Aesthetic Devaluation or Silhouette Conflict is one conflict that usually accompanies overweight and obesity because it leads to bingeing on sugars, which will lead to more weight gain. You might feel guilty for not being able to stop the reactive eating, which will create more feelings of disgust when looking at yourself in the mirror, creating a never-ending loop that keeps you in a latent conflict without healing. Aversion here comes from a social point of view of everything that deviates from our customs of what we see as standard, such as the appearance of people's bodies. Society imposes increasingly demanding beauty canons. We all want to be impeccable in the body exam to which society subjects us, and overweight and obesity are not well seen and accepted in many cultures.

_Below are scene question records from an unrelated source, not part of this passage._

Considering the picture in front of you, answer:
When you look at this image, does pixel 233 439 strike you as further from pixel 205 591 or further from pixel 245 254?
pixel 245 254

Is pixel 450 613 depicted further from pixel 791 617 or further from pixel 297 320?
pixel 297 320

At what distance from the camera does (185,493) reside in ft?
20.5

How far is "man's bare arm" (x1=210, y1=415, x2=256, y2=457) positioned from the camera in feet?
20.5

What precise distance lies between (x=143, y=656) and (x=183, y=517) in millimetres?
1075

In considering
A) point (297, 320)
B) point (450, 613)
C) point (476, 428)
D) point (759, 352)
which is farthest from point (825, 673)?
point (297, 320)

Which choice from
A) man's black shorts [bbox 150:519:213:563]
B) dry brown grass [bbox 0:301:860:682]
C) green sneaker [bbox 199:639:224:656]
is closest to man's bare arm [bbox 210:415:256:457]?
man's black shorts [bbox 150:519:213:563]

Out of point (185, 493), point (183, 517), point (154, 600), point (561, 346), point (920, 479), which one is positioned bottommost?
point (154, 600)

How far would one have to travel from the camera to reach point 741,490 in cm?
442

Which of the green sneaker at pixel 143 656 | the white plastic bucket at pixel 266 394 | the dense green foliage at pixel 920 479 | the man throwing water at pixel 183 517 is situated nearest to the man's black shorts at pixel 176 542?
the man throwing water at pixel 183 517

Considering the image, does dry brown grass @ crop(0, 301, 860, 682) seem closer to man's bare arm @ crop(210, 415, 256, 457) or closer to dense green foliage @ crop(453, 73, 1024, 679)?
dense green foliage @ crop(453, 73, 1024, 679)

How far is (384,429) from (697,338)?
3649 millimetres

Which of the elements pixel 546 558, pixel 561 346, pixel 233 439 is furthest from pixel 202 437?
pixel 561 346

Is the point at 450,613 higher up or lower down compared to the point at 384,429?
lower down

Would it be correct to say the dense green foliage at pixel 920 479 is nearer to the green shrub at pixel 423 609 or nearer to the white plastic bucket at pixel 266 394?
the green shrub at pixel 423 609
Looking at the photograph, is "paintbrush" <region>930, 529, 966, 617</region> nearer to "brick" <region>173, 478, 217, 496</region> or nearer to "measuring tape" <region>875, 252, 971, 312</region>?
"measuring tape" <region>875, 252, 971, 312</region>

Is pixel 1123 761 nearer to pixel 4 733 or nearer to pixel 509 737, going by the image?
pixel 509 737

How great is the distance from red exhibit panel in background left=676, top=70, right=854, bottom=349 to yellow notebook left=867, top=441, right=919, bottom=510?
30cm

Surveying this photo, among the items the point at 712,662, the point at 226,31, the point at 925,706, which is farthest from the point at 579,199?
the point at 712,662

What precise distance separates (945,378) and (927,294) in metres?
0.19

SufferING from aesthetic devaluation works as a blocking conflict. Because overweight is multifactorial, meaning that many types of conflicts accompany it, it often sabotages all attempts to lose weight even if the other conflicts have been dealt with. It is the person's negative image of themselves that intensifies feelings of devaluation and impotence due to not losing the extra weight despite all efforts—creating a vicious circle that blocks all healing attempts. This conflict must be worked on several times until you reconnect with the pain that comes with it, empty it, and you teach yourself to see yourself with love.
A real, symbolic, or imaginary event, such as forced touching, kissing, or any abuse, can bring feelings of disgust, giving the person hypoglycemia, as discussed above, keeping them in the same loops of feeling disgust and therefore eating, therefore gaining more weight.
It is essential to have a positive attitude towards our bodies and be able to look at them with love to unblock this conflict.